I was terrified. I don't know that I've ever been
so scared in all of my life. Eric had to drive
separately so he'd have a car at the hospital. I
felt so alone.
Once we arrived at
the hospital, they put me into a labor and
delivery room. I was given Magnesium Sulfate to
stop the contractions and they put in a catheter.
My bladder emptied almost 2 liters of urine. My
uterus kept contracting all afternoon until they
gave me an epidural. That finally slowed things
down. I was so groggy from the Magnesium Sulfate
that I slept most of the day. All ultrasounds and
monitors said that both babies were fine.
That night, I sang
to my babies. It was as though I knew Baby A was
going to die. They checked me that morning with
an ultrasound and Baby A had died. My cervix
dilated and Baby A's cord prolapsed. I remember
one of the residents tell me that he could feel
feet in my birth canal. He looked at me with such
sympathy, but I already knew he was gone. I
delivered Bradley Jacob at 8:31 am on June 3,
2001. He was 15.2 ounces and 11 1/4 inches long.

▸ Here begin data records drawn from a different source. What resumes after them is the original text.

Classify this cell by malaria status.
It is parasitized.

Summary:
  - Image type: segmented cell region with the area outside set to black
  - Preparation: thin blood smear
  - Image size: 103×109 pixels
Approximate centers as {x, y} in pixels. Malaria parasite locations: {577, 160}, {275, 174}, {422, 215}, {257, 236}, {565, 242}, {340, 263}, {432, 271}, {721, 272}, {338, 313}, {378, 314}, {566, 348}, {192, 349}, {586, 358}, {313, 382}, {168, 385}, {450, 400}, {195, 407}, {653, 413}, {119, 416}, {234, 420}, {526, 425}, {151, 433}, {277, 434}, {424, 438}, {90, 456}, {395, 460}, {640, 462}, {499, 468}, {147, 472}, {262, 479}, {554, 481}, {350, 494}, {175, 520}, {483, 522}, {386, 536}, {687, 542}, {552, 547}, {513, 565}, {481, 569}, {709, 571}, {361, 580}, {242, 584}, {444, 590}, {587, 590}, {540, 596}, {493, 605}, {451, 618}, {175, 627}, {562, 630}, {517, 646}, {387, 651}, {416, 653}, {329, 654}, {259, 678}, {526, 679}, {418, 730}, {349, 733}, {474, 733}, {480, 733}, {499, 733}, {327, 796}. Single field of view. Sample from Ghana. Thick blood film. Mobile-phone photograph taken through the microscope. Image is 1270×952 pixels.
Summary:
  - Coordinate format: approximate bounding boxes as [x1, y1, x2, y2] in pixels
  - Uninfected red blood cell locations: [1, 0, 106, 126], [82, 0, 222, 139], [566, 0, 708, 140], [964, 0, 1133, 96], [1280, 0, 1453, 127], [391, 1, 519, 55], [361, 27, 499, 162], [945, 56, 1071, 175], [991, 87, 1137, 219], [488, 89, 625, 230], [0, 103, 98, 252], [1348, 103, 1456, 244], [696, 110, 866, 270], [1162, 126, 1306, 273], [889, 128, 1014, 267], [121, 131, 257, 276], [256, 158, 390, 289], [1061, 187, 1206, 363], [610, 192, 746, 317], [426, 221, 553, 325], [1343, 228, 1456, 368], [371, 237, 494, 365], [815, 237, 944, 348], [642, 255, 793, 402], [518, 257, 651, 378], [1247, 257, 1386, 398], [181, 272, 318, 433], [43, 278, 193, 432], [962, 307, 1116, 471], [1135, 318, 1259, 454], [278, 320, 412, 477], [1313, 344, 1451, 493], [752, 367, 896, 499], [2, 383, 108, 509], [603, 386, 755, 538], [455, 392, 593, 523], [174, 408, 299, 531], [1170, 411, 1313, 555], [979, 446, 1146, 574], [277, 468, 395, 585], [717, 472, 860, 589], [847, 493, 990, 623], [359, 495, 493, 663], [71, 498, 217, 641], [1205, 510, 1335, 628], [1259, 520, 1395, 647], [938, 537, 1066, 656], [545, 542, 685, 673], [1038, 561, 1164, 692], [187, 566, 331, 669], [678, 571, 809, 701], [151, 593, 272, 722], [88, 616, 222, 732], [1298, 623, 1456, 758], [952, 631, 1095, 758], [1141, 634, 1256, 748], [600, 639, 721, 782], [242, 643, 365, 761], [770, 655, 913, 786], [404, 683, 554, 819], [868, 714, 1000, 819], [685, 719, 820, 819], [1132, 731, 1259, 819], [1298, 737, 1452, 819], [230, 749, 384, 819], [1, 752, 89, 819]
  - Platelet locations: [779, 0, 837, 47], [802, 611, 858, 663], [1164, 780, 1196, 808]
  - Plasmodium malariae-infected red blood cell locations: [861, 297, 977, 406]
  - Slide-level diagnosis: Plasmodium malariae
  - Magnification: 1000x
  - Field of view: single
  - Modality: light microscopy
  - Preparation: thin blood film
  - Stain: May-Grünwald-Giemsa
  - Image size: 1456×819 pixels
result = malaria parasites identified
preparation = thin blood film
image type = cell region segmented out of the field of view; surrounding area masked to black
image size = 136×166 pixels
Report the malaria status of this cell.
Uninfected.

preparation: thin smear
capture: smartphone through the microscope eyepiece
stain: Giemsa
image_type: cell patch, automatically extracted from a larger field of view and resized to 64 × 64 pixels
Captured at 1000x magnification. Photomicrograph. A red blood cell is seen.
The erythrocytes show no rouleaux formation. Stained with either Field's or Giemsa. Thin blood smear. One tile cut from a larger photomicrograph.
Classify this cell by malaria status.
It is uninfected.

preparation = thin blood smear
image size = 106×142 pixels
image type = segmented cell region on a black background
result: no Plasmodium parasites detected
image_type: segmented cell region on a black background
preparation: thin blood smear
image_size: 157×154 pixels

They left the placenta and cord in order to stave
off labor of Baby B.
I am grateful for
having delivered him naturally though because
that was the only time I will ever experience
that. During the delivery, I kept telling the
nurse that I wanted to see him.I was so scared
that they would take him away and that I wouldn't
have a chance to see him. After the delivery, she
talked to us about how he looked. She said that
very premature babies have very thin skin and
that he was bruised from his trip down the birth
canal.
He was so tiny,
but so very perfect in everyway. We counted all
10 fingers and toes and kissed him all over. He
was so beautiful. He even had a little hair. We
held him for about 45 minutes before the nurse
took him away. They didn't want me to get too
upset because I was still pregnant and my cervix
was still open. If my cervix closed, I could
possibly carry the other baby longer. I didn't
even cry. I was so excited to see him. Eric was
very distraught. I think it was harder for him to
see Jacob than it was for me. It must have seemed
more real to him at that point.
That next week, my
cervix did close and I had a rescue vaginal
cerclage placed. I was transferred to the
Antepartium unit and was placed on complete
hospitalized bed rest. I finally got shower
privileges after being in the hospital for two
weeks. Eric went back to work after the first
week, but he came to see me every night after
work and spent the night on the weekends.
Therefore, I spent my days watching bad TV and
talking on the phone or to visitors. I was just
so happy that I still had one baby that was ok.
At week 24, I had
to be transferred back to labor and delivery. I
was contracting again. I had a PIC line placed
and was on Magnesium Sulfate again. I had some
horrible nights of labor and was in a lot of
pain, but my water never broke. The night of June
25th, I was having some mild
contractions and my water broke. The baby's heart
rate dropped with every contraction, so they
decided to do an emergency c-section. Emme Renee
was born on June 26, 2001 at 7:44 am. She weighed
1 pound 8 ounces and was 12 1/2 inches long.
The transport team
from Children's Hospital was in the delivery room
and took her as soon as she was out (after she
peed all over the doctors!). I was able to see
her for a brief moment before they transferred
her to Children's. I reached my hand into the
incubator and she grabbed my finger! It literally
took my breath away. I choked. I was not prepared
for her to do that. I guess I expected her to lie
there like Jacob did. She was moving and alive!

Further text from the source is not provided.